Supplied text —

Yu Qian (; 1398–1457), courtesy name Tingyi, art name Jie'an, was a Chinese official who served under the Ming dynasty.

Biography
Yu Qian was born in Qiantang County, Hangzhou, Zhejiang. He started his career in the Ming civil service after obtaining the position of a jinshi (進士; successful candidate) in the imperial examination in 1421. He helped to suppress a rebellion by the prince Zhu Gaoxu in 1426 and earned the favour of the Xuande Emperor (r. 1425–1435), who appointed him as the Grand coordinator of Shanxi and Henan. During the reign of the Zhengtong Emperor (r. 1435–1449), he offended the influential court eunuch Wang Zhen and ended up being imprisoned. However, he was released later, reinstated as an official, and further promoted to serve as the Minister of War.

Provided records —
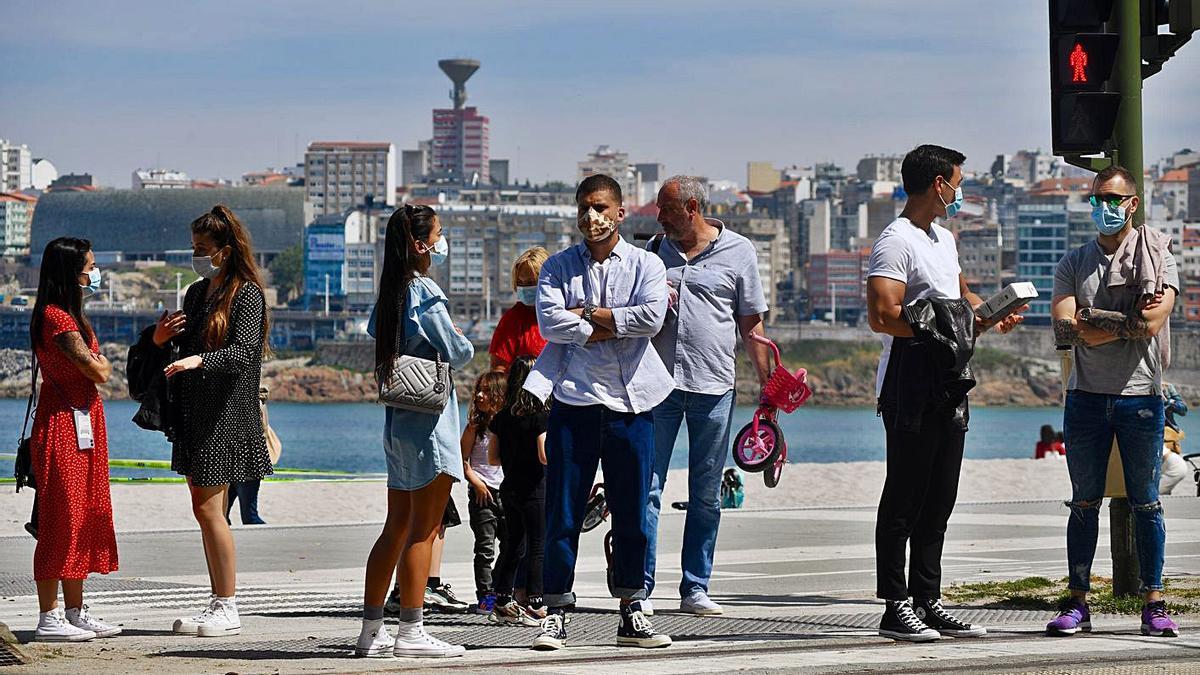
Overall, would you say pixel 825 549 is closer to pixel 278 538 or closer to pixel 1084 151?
pixel 278 538

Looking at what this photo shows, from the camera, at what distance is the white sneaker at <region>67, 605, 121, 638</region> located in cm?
792

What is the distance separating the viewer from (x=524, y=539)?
29.4 ft

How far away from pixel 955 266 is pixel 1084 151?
1222 millimetres

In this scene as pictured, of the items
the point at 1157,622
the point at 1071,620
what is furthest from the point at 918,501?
the point at 1157,622

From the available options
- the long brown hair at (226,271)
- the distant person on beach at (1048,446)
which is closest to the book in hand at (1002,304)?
the long brown hair at (226,271)

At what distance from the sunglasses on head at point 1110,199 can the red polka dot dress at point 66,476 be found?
3938 mm

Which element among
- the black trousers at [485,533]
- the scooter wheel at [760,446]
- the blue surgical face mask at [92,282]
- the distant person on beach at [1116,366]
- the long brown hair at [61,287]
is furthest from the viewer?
the scooter wheel at [760,446]

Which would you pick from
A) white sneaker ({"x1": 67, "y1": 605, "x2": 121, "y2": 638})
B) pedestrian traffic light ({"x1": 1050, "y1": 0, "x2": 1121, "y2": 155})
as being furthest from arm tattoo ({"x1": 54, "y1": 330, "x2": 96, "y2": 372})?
pedestrian traffic light ({"x1": 1050, "y1": 0, "x2": 1121, "y2": 155})

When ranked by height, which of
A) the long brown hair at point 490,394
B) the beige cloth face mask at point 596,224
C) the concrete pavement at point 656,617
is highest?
the beige cloth face mask at point 596,224

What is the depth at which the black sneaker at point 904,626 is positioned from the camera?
302 inches

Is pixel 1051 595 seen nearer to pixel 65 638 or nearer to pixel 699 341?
pixel 699 341

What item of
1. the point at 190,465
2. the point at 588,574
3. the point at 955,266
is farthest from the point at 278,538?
the point at 955,266

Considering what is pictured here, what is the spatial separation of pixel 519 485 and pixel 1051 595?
243cm

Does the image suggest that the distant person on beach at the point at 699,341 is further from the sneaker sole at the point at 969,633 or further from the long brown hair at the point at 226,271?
the long brown hair at the point at 226,271
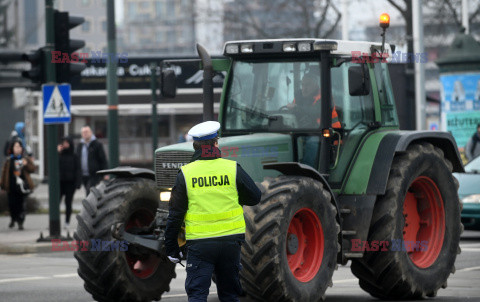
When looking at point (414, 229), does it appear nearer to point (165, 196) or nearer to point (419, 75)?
point (165, 196)

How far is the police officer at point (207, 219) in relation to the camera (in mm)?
7871

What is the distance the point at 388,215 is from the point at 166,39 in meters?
150

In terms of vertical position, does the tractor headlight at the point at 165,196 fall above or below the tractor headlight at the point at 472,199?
above

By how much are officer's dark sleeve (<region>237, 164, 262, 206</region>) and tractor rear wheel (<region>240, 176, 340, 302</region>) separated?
1402 millimetres

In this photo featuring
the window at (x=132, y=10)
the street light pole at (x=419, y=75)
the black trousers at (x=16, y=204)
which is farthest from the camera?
the window at (x=132, y=10)

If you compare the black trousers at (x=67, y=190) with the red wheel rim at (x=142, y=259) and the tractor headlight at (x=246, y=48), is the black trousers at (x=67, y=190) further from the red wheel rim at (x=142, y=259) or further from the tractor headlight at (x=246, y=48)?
the tractor headlight at (x=246, y=48)

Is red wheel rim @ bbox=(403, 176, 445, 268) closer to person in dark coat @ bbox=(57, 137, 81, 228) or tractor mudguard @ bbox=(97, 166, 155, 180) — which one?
tractor mudguard @ bbox=(97, 166, 155, 180)

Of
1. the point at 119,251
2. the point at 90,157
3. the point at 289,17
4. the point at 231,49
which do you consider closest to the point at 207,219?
the point at 119,251

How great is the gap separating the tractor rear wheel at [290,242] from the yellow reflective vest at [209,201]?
5.25ft

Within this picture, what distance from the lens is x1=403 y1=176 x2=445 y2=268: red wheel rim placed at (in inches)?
461

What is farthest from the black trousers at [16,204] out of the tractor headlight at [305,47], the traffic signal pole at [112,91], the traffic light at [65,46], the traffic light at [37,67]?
the tractor headlight at [305,47]

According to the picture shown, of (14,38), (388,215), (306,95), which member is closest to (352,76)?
(306,95)

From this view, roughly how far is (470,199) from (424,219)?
6.17 metres

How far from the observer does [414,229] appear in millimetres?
11820
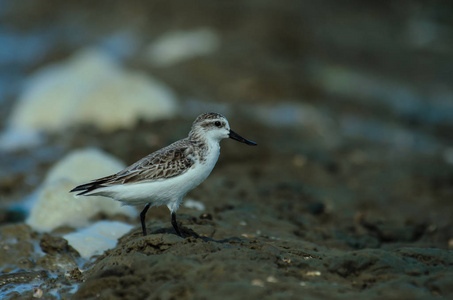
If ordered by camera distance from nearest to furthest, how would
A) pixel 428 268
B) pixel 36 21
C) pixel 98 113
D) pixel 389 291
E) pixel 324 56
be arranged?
pixel 389 291, pixel 428 268, pixel 98 113, pixel 324 56, pixel 36 21

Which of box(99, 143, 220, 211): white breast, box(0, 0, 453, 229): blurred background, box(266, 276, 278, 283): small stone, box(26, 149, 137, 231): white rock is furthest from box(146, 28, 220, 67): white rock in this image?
box(266, 276, 278, 283): small stone

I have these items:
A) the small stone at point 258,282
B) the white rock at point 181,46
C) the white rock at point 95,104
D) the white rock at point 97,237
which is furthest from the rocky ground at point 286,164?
the white rock at point 95,104

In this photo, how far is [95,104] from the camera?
627 inches

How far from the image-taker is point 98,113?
619 inches

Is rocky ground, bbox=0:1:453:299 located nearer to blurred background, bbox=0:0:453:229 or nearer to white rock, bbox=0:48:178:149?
blurred background, bbox=0:0:453:229

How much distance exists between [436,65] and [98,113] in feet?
38.2

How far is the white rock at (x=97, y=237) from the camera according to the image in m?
8.28

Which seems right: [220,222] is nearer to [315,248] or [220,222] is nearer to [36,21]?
[315,248]

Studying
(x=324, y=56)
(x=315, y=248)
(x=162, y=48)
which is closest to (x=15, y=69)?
(x=162, y=48)

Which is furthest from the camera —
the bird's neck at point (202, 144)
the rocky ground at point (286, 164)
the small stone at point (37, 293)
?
the bird's neck at point (202, 144)

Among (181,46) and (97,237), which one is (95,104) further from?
(97,237)

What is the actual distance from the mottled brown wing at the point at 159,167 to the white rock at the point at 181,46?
1308 cm

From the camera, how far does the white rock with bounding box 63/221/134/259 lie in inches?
326

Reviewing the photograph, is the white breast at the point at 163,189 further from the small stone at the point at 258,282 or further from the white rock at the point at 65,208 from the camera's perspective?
the small stone at the point at 258,282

Exercise —
Carry the account of Yu Qian's life forward from its final sentence, keeping to the same formal register.

Exercise response —
In 1449, Yu Qian played an important role in leading the Defense of Beijing from attacks by the Oirat Mongols, who had earlier captured the Zhengtong Emperor at the Battle of Tumu. The Jingtai Emperor (r. 1449–1457), who succeeded the Zhengtong Emperor, appointed Yu Qian as the Crown Prince's Guardian and Tutor. In 1457, the former Zhengtong Emperor, who had returned after he was released by the Mongols, seized power from the Jingtai Emperor in a coup and restored himself to the throne as the Tianshun Emperor (r. 1457–1464). Yu Qian was falsely accused of treason and executed. He was later posthumously rehabilitated by the Chenghua Emperor (r. 1464–1487) and given the posthumous name Sumin (lit. "Stern and Suffering") by the Hongzhi Emperor, afterwards changed into "Zhongsu" (lit."loyal and stern") by the Wanli Emperor (r. 1572–1620). There are memorial halls and shrines built in Beijing and Hangzhou to commemorate and honour Yu Qian.

Gallery

See also
 History of Beijing

References

 Zhang, Tingyu et al. History of Ming, Volume 170.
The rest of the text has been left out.